Comment êtes-vous passés de l’idée de ce documentaire à celle de créer un studio ?

C’était grâce à l’explosion de la technologie numérique… et à une combinaison de facteurs. Je me rappelle que plusieurs choses se sont produites en même temps : la sortie du Projet Blair Witch, l’apparition de Napster, notre première ligne ADSL. Tout est arrivé en même temps, entre la fin de l’année 1999 et le début de l’année 2000. Nous avons suivi les dernières innovations technologiques, et particulièrement celles qui ouvraient de nouvelles possibilités de tournage et de montage.
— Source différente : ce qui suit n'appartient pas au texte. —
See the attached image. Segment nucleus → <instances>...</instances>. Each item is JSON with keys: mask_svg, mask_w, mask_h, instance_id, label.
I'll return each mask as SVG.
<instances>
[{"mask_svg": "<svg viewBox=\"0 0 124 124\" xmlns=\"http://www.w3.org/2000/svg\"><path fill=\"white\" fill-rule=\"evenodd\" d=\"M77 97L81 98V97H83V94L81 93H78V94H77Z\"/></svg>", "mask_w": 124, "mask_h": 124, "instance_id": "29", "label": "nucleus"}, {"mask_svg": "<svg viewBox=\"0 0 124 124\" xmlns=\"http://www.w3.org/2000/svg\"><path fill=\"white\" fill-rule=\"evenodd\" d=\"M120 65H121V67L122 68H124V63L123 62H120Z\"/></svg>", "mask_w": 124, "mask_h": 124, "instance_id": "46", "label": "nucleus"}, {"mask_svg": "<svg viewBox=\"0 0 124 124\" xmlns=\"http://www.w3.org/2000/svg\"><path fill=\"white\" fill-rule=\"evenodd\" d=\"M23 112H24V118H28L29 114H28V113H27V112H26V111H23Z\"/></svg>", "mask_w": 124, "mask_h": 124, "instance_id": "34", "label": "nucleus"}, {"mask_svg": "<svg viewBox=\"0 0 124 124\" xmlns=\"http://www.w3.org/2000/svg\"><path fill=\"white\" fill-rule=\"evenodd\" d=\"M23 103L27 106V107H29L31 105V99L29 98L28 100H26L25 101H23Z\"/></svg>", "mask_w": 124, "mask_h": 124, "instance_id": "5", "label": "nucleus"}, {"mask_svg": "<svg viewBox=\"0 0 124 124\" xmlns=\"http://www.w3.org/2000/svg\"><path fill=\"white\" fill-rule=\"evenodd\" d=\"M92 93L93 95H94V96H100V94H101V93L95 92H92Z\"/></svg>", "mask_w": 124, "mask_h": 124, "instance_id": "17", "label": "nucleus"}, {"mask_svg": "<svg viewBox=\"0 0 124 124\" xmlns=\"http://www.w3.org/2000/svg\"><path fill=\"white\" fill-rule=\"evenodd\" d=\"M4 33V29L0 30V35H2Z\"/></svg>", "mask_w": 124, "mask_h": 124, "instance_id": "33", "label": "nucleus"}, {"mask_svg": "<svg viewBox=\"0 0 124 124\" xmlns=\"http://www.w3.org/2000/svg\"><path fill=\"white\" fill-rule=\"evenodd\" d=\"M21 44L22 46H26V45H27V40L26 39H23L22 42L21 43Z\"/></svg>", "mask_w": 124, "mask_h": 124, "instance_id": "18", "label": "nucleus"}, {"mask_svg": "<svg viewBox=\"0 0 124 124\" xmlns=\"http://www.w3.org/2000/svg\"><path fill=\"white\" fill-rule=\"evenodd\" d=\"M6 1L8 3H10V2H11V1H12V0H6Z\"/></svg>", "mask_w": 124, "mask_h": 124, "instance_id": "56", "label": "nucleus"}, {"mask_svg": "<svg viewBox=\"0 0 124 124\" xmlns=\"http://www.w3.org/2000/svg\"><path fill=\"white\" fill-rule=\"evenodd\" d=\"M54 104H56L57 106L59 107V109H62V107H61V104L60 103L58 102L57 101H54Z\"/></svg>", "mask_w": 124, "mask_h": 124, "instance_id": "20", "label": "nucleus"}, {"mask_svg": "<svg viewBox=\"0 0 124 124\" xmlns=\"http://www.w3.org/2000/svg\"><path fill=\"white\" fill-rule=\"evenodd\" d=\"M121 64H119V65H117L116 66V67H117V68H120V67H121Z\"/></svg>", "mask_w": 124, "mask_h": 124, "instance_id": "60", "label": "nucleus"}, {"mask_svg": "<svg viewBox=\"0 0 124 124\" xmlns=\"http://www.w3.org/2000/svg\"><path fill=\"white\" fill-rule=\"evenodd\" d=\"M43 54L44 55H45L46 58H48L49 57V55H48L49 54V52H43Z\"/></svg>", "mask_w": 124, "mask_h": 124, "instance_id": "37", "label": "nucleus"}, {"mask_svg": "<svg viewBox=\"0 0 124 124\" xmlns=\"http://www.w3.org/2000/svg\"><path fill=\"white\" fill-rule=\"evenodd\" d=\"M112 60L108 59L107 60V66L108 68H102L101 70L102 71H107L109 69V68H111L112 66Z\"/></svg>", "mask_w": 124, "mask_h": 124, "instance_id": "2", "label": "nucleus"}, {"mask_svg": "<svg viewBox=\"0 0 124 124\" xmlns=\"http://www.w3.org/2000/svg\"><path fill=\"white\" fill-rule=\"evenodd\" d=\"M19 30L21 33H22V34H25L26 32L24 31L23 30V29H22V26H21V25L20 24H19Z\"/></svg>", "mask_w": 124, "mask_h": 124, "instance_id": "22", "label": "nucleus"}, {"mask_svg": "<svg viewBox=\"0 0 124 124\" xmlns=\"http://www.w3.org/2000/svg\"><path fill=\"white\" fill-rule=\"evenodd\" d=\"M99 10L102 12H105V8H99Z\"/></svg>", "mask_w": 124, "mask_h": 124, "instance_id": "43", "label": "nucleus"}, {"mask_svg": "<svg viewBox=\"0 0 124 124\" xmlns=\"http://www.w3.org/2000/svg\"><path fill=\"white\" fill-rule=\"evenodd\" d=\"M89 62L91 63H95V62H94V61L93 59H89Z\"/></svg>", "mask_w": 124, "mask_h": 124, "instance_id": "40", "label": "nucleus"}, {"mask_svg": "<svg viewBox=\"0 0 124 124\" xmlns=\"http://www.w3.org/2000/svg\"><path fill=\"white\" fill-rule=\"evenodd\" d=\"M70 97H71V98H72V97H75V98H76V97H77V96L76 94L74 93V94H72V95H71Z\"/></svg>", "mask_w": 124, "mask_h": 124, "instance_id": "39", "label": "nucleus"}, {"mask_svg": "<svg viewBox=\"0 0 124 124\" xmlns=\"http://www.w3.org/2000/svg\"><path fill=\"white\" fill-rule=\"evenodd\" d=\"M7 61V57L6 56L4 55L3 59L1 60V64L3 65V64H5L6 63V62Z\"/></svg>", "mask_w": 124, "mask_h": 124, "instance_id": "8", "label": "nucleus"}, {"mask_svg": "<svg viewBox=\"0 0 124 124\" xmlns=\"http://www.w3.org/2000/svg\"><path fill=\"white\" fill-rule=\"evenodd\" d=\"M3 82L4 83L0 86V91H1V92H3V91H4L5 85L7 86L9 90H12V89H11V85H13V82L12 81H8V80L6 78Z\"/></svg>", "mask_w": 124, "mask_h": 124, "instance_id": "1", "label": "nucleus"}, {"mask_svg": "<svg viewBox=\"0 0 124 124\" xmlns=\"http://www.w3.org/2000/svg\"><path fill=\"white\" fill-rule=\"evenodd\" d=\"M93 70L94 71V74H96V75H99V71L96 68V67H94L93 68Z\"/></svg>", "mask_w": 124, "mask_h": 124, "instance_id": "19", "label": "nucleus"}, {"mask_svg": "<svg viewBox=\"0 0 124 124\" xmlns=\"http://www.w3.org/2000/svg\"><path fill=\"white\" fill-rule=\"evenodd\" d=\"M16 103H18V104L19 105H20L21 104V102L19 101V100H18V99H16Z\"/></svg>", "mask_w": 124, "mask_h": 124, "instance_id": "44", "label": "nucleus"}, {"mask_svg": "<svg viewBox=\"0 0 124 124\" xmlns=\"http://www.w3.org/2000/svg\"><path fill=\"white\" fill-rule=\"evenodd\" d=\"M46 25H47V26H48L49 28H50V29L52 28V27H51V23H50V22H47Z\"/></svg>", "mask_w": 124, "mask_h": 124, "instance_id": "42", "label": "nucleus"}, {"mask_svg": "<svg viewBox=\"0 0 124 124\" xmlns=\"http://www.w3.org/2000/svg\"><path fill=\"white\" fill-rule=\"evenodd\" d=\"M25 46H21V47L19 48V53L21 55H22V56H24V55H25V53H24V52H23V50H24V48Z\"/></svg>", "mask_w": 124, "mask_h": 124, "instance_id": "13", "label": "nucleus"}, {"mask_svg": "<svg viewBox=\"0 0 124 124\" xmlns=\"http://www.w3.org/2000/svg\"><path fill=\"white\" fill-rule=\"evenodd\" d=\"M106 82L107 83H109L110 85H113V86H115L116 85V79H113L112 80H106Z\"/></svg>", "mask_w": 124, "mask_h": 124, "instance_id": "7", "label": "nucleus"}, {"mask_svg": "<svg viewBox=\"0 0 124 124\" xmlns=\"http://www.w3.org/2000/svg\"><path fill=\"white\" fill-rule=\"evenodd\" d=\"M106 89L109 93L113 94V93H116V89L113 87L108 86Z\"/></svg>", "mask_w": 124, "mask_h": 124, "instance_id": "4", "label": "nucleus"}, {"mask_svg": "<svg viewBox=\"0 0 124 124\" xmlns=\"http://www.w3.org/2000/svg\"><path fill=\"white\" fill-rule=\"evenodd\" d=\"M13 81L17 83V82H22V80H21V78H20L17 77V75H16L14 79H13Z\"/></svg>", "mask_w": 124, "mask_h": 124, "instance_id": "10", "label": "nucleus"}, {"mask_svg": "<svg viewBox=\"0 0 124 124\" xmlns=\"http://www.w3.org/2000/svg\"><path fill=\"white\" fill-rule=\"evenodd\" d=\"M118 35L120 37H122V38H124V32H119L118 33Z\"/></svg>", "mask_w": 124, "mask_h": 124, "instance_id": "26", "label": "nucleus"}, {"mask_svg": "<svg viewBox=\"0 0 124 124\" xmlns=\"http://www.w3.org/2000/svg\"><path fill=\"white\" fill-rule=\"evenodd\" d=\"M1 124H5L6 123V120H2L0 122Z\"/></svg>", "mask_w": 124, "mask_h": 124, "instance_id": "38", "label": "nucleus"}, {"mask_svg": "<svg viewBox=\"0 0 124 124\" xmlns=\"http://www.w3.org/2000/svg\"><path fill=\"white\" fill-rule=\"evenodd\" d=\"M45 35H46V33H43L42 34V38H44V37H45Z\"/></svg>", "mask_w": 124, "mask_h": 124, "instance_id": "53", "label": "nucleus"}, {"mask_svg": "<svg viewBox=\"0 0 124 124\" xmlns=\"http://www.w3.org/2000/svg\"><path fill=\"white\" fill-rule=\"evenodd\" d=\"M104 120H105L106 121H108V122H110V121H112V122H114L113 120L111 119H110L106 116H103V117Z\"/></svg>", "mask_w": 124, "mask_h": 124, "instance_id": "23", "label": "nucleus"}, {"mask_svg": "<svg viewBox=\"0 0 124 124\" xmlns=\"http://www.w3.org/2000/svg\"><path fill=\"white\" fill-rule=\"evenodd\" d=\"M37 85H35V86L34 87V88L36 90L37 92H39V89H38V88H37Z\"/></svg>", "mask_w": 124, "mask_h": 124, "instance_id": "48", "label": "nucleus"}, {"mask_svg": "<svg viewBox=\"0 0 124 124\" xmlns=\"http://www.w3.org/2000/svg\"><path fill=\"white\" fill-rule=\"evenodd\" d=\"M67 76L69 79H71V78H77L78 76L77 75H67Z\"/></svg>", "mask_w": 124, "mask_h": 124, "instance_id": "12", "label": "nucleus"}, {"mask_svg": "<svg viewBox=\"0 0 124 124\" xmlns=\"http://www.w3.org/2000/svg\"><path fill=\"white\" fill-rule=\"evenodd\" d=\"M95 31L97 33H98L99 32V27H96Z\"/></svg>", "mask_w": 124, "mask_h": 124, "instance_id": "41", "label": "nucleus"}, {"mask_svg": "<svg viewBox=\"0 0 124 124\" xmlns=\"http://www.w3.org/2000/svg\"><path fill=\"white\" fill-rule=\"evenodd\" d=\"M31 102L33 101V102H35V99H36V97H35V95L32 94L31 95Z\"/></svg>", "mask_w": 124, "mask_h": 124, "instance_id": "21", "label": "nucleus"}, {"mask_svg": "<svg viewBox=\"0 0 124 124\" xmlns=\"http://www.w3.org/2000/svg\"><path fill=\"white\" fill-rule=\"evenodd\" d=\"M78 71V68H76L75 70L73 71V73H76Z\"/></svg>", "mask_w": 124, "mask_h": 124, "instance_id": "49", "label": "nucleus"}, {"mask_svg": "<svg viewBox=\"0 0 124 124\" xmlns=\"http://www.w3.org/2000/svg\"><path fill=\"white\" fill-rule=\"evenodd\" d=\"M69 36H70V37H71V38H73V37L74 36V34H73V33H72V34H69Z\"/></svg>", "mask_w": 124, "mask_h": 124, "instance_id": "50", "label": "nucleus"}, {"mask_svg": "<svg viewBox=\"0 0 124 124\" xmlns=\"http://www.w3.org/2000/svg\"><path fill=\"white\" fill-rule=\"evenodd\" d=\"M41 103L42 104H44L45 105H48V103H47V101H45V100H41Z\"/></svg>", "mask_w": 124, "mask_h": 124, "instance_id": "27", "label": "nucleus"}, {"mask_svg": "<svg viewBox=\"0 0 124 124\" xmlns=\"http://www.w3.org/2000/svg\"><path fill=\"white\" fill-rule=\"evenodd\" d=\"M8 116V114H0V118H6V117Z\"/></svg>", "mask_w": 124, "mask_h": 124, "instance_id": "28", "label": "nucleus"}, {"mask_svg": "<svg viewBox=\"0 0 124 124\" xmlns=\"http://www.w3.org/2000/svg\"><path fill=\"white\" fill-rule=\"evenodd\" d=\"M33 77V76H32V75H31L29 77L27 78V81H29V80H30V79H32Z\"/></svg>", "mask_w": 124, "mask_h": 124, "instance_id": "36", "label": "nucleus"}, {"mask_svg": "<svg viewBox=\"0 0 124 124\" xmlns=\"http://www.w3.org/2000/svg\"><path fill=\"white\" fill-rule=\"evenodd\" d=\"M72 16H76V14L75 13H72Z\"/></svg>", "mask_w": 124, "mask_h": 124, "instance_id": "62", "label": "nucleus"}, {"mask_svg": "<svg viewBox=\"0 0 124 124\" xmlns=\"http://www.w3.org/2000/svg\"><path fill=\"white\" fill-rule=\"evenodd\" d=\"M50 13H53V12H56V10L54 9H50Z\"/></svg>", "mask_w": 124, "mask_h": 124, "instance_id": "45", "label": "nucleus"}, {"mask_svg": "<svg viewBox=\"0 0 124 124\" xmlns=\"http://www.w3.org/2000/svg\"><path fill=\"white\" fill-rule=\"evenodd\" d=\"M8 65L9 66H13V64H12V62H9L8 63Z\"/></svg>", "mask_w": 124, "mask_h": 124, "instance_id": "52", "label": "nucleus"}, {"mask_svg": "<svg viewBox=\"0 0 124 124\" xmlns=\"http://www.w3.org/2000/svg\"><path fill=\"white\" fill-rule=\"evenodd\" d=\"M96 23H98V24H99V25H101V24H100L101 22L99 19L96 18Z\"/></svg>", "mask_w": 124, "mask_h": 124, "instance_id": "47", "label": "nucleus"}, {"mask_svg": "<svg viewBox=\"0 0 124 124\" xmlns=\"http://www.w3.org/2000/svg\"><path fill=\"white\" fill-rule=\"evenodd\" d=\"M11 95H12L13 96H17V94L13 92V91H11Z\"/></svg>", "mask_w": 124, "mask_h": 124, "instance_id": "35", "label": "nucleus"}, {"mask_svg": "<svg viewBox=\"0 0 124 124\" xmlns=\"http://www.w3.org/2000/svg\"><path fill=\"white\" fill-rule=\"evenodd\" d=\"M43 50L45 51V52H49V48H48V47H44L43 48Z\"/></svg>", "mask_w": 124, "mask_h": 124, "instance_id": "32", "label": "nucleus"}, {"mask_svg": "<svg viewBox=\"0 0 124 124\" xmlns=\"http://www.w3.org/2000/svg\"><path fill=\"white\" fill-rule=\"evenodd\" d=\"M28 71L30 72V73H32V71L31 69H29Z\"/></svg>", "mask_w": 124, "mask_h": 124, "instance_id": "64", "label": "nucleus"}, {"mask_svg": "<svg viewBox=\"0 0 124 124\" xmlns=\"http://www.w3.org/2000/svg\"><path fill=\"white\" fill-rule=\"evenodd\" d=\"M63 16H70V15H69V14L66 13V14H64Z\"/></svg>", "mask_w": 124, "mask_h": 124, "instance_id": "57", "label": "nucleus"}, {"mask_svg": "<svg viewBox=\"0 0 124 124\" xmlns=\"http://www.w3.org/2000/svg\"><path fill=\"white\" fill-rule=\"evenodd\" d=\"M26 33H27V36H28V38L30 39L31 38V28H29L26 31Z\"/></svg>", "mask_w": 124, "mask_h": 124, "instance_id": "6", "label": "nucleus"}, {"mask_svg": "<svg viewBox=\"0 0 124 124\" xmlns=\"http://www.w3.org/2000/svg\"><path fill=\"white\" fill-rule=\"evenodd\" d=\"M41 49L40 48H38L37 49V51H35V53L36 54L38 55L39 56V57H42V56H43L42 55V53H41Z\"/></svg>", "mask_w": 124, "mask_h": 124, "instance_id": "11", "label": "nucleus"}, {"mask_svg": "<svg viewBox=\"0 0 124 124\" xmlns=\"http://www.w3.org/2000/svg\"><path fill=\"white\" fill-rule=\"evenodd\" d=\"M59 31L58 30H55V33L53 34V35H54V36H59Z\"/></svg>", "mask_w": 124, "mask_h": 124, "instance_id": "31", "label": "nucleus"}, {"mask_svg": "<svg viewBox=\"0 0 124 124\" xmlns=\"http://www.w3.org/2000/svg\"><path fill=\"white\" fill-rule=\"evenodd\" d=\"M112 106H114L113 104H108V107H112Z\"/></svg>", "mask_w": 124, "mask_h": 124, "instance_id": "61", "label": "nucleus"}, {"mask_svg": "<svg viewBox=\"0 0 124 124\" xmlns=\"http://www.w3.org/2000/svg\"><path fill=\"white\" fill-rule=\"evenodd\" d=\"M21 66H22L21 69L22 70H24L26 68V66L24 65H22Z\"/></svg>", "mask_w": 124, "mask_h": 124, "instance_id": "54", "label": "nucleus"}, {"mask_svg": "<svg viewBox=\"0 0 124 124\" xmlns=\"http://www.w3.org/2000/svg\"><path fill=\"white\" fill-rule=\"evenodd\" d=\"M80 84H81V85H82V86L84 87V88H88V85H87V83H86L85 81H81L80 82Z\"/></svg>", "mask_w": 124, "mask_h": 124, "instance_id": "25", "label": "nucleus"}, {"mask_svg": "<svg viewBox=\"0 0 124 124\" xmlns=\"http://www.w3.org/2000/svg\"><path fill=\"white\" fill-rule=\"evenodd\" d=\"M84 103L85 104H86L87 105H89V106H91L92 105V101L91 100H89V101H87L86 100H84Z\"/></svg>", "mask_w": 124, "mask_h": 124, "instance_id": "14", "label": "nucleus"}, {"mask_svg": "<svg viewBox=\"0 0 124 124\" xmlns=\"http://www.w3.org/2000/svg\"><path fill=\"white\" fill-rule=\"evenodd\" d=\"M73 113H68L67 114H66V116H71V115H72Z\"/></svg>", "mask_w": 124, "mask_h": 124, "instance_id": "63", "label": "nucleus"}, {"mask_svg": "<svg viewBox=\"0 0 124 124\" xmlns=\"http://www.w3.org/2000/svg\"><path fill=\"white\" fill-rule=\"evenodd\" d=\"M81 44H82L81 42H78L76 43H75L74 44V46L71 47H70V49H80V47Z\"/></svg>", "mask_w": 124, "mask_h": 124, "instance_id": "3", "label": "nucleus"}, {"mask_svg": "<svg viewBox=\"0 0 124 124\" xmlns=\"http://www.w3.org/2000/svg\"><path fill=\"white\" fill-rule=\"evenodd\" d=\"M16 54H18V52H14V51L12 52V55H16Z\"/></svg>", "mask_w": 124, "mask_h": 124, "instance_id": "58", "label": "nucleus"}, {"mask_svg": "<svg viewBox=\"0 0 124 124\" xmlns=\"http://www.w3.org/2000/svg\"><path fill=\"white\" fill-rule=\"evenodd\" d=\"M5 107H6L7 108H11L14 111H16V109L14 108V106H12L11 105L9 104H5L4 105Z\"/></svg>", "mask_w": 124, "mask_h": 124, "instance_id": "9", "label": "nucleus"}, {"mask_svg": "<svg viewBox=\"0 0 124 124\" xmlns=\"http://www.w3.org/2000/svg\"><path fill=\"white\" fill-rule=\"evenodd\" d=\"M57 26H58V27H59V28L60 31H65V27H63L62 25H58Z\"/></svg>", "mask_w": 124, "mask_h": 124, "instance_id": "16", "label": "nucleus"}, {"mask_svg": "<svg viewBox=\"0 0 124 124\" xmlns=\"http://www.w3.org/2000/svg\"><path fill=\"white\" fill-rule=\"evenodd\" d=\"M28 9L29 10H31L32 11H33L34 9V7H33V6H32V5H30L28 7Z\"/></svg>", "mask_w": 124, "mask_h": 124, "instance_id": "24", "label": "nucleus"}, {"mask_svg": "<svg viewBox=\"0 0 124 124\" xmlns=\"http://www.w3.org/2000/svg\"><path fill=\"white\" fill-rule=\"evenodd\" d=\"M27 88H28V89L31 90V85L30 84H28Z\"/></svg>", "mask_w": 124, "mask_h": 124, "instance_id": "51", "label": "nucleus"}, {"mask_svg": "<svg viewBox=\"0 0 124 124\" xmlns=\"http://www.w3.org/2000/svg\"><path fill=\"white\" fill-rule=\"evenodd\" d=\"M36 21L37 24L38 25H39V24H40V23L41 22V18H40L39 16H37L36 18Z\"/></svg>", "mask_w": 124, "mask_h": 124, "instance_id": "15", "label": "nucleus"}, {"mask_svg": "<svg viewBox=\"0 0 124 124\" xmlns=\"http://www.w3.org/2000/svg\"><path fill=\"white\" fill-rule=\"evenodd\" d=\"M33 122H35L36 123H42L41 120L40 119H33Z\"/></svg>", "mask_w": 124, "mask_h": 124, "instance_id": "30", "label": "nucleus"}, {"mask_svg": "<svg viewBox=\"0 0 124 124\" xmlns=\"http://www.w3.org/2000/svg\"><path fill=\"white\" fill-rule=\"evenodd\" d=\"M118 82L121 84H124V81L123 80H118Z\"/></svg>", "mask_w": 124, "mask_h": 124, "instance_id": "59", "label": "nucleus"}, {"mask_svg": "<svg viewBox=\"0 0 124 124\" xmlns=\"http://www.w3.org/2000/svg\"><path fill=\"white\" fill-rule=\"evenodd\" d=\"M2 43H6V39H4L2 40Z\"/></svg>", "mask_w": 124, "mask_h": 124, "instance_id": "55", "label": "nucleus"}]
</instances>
Nous avons monté Raw Deal, notre premier documentaire, sur Final Cut Pro 1.0, la première version du logiciel. Et toutes ces choses nous ont fait prendre conscience que nous avions la capacité de produire des films, notamment parce que les coûts de production avaient drastiquement baissé grâce à ces nouveaux outils. Nous l’avions vu dans l’industrie musicale avec Napster, mais c’était maintenant les coûts de distribution des films qui baissaient. La révolution numérique s’était produite en même temps dans les domaines de la production et de la distribution, et s’était étendue de la musique à l’industrie cinématographique. Nous étions donc en position de créer un studio. Raw Deal a été tourné à quatre. Nous sommes aujourd’hui six pour produire. Voilà ce que permet le numérique.